23rd and 26th Mayor of Cheyenne, Wyoming
- In office 1905–1906
- Preceded by: Moses Patrick Keefe
- Succeeded by: P. S. Cook
- In office 1913–1914
- Preceded by: L. R. Bresnahan
- Succeeded by: R. N. La Fontaine

Personal details
- Born: April 18, 1856 Hinsdale, Massachusetts, U.S.
- Died: October 27, 1933 (aged 77) Cheyenne, Wyoming, U.S.
- Resting place: Lakeview Cemetery, Cheyenne, Wyoming, U.S.
- Party: Democratic
- Parents: Bartholomew Gill (father); Mary Dwyer (mother);
- Education: Connecticut Literary Institution

= Daniel Webster Gill =

American politician

Daniel Webster Gill (April 18, 1856 – October 27, 1933) was an American politician who served as the 23rd and 26th Mayor of Cheyenne, Wyoming and in the Wyoming Senate as a Democrat.

==Early life==

Daniel Webster Gill was born on April 18, 1856, in Hinsdale, Massachusetts to Bartholomew Gill and Mary Dwyer.

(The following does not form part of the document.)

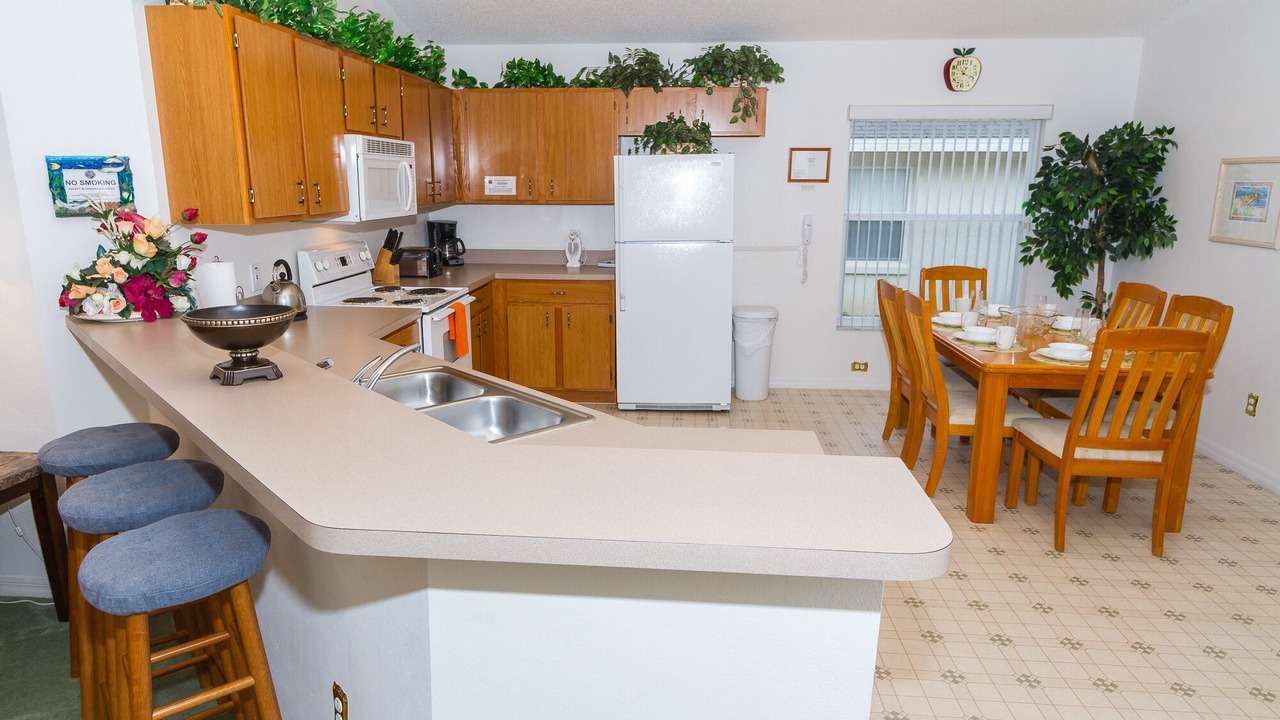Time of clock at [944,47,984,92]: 12:18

He graduated from the Connecticut Literary Institution and being a clerk in Springfield, Massachusetts. In 1883, he moved to the Wyoming Territory and became a clerk for the Secretary of the Territory for six years. In 1890, he became involved in selling real estate in Cheyenne.

==Career==

He served as mayor of Cheyenne from 1903 to 1904, and again from 1913 to 1914. From 1915 to 1919, he served in the Wyoming Senate. In 1904, he was appointed as the United States commissioner for the Cheyenne district and held the position until his death.

==Later life==

He died at a hospital in Cheyenne, Wyoming on October 27, 1933.